Tuesday, April 12, 2016

Why are swap rates below bond yields?


Why are swap rates below bond yields?


A trader monitors financial information on computer screens on the trading floor at Panmure Gordon & Co., as results continue to be announced in the 2015 general election in London, U.K., on Friday, May 8, 2015. David Cameron is on course to remain prime minister at the head of a minority government after the U.K. general election, an exit poll and early results indicated. The pound jumped. Photographer: Chris Ratcliffe/Bloomberg©Bloomberg
US interest rate swaps, popular derivatives that track government bond yields, have experienced a spectacular collapse this month with an array of reasons being suggested by traders.
This market emerged during the 1980s and has become a fundamental part of finance. Like bonds sold by companies, swap rates have historically traded at a premium over Treasury yields — seen as the risk-free rate for pricing other types of debt and derivatives.
Now dealers and users of US swaps, such as hedge funds, asset managers and companies, are watching the swap rate relationship to underlying Treasury yields, known as a spread, become increasingly negative. Last week, the 10-year swap rate at one stage was quoted 18 basis points below the 10-year Treasury yield. The current swap rate of 2.225 per cent trails that of the Treasury benchmark’s yield of 2.33 per cent by 10.5 basis points.
Why is a negative relationship prevailing?
Analysts at Deutsche Bank say the recent swap spread tightening reflects “tighter macro prudential regulation, higher capital requirements and reduced dealer balance sheet capacity”.
Also playing a role is swapping activity from companies selling debt.
Companies and institutional investors exchange floating rates of interest for fixed rates via a swap contract. When a company sells fixed-rate debt, it can use a swap to offset the payment of a bond coupon and pay a much lower floating rate — three-month Libor.
Such activity pushes swap spreads lower and has occurred when dealers have been swamped by sales of Treasury bonds from central banks and other investors. The combination of hefty company debt sales being swapped and higher dealer inventories of Treasury debt, helps explain why swap spreads are negative.
How serious is the current dislocation between swaps and bonds?

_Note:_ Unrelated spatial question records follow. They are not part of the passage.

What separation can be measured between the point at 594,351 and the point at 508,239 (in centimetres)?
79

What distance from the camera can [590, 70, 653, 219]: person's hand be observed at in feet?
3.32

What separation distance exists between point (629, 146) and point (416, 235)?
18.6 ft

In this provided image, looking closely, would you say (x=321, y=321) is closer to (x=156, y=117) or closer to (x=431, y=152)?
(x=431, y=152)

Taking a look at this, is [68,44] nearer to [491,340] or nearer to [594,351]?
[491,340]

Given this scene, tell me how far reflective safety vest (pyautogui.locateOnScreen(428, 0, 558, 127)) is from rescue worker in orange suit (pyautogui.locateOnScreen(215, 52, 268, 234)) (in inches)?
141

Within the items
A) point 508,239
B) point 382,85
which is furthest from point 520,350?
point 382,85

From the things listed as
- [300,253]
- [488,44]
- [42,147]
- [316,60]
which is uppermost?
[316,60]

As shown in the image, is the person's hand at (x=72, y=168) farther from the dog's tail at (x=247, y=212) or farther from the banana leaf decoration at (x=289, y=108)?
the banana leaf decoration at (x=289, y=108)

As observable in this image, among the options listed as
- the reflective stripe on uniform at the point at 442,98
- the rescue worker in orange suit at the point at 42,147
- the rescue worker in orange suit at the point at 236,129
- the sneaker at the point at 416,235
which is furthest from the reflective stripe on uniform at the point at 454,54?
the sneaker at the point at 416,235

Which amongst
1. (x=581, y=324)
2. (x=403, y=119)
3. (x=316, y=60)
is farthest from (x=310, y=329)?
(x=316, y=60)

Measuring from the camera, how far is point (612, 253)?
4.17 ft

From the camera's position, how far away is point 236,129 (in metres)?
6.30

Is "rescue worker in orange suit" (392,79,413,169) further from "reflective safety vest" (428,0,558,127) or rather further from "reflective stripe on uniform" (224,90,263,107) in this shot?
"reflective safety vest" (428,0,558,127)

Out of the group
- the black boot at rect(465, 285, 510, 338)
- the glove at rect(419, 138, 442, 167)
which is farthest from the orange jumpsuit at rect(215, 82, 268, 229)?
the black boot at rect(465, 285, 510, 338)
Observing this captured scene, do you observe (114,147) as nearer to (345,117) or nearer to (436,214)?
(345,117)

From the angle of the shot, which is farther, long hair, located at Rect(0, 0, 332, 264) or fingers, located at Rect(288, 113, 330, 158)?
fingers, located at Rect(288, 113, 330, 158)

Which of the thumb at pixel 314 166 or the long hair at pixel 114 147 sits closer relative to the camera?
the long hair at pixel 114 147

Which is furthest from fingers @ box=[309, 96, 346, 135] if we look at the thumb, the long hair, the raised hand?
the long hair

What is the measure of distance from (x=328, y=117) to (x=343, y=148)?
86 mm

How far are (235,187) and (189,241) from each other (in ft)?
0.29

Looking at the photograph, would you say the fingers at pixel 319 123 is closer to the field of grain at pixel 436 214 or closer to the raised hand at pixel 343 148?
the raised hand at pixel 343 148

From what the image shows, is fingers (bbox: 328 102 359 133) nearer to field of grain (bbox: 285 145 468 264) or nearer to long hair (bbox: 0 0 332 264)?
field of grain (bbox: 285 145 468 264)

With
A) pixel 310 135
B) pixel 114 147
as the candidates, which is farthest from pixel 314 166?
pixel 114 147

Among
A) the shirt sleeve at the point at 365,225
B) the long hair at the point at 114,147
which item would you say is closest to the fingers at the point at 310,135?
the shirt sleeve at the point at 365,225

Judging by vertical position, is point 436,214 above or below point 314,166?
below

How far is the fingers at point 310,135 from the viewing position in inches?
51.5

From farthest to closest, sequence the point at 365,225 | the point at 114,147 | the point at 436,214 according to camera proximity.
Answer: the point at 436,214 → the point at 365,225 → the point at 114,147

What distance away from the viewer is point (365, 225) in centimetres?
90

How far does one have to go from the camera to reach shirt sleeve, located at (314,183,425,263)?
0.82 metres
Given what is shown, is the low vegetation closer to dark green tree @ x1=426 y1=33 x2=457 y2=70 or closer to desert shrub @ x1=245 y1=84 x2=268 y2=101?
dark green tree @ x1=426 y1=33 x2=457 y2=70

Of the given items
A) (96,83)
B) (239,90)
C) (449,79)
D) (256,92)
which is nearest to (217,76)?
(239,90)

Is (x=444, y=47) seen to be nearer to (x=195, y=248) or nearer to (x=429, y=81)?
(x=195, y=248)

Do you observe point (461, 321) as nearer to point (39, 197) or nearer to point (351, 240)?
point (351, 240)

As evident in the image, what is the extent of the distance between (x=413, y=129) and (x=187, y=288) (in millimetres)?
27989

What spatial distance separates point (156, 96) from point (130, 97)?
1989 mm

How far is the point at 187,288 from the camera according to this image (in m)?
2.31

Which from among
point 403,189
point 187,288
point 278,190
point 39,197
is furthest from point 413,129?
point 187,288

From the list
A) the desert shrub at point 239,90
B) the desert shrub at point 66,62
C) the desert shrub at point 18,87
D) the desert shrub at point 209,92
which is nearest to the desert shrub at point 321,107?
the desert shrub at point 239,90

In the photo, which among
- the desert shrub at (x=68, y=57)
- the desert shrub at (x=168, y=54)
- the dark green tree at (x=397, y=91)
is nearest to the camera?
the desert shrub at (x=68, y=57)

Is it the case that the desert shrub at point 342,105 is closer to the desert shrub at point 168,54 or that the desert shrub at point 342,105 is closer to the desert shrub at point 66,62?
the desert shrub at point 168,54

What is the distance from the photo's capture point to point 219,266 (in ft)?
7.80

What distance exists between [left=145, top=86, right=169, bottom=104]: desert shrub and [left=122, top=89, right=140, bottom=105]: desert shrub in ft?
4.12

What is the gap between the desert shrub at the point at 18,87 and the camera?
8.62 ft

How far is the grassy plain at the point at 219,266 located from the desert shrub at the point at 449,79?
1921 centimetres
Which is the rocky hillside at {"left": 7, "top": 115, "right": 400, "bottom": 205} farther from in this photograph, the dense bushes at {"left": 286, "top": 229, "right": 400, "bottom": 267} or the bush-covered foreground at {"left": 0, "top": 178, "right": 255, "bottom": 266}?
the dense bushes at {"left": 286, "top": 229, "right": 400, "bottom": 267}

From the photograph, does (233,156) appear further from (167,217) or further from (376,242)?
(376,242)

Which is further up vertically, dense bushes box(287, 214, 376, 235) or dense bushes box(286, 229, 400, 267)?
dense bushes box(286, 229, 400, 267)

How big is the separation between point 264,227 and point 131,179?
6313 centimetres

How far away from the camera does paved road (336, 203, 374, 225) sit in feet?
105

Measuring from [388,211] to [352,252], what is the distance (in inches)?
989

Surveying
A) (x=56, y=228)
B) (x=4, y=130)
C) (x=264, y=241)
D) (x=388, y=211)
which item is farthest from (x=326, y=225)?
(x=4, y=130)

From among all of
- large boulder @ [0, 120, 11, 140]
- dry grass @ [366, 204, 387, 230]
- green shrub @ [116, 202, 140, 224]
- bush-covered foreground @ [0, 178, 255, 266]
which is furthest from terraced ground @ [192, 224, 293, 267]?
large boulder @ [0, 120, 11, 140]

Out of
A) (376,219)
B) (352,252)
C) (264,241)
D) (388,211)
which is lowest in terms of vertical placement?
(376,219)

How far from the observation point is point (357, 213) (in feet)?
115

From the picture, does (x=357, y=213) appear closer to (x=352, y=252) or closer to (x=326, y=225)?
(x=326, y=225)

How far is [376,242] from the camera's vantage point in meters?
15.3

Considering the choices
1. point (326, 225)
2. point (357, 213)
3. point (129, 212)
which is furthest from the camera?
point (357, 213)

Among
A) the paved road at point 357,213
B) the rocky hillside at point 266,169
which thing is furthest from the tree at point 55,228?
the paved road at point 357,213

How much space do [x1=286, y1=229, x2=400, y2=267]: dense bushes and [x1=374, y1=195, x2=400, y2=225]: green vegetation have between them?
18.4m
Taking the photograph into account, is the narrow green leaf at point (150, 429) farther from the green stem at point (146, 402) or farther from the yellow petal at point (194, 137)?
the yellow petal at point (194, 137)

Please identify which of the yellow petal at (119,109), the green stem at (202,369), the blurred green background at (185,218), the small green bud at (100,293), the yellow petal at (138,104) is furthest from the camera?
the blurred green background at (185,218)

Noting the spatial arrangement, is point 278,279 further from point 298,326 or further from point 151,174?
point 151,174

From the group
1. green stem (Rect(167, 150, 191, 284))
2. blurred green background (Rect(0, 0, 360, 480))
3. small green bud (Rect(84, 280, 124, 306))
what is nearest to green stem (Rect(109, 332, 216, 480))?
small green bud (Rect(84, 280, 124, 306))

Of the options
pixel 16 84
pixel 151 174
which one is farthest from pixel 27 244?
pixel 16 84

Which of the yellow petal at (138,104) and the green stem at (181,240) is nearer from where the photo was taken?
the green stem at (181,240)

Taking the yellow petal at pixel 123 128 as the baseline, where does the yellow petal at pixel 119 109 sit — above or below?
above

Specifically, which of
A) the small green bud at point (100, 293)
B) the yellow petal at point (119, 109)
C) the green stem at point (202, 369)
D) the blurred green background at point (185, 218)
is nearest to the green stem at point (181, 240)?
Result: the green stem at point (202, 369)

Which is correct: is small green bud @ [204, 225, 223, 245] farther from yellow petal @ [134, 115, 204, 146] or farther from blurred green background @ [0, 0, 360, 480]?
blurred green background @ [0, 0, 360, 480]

Some say swaps are a broken market and the most visible example of post-2008 regulation of the banking system that entails serious consequences for investors, banks, companies and even the US taxpayer.
The bigger implication is that the cost of funding US government deficits in the coming years, which are projected to climb sharply, may well be higher due to a tougher regulatory environment for banks that underwrite Treasury debt sales.
Deutsche’s regression analysis places a fair value of around 3 basis points for the 10-year swap rate over the underlying 10-year Treasury yield. It thinks “the days of positive double-digit spreads, and perhaps positive spreads full stop, could be behind us”.
And with year end and a Federal Reserve interest rate rise approaching, higher volatility looms for the swaps market. Last week’s moves represented some of the biggest daily shifts since the financial crisis.
How long can swap rates trade negative to Treasury yields?
Under normal market conditions the current inversion should be swiftly reversed, but thanks to tougher bank capital regulation, derivatives trading appears to have entered a new era. Currently, no one appears willing to normalise the relationship between swap rates and Treasury yields.
“For a trader, trying to pick the bottom offers a different risk/reward in today’s heavily scrutinised world, so we haven’t seen the type of aggressive buyers that we used to see when valuations move to extremes,” says Michael Cloherty, head of US rates strategy at Royal Bank of Canada.
Trading Treasuries and swaps relies on funding via the repurchase or repo market. Thanks to balance sheet constraints, the use of repo by dealers is shrinking, another factor sustaining negative swap spreads.
“As capital and balance sheet have become more scarce commodities, banks have responded by reducing the size of their repo books due to heavy balance sheet consumption and relatively low margins of the business,” says Deutsche.
That means hedge funds, which in the past would reverse any inversion, cannot rely on the repo market to buy US Treasuries and pay the fixed rate on a swap. For a bank, facilitating a repo trade on behalf of a hedge fund means having it sit on its balance sheet, consuming precious capital.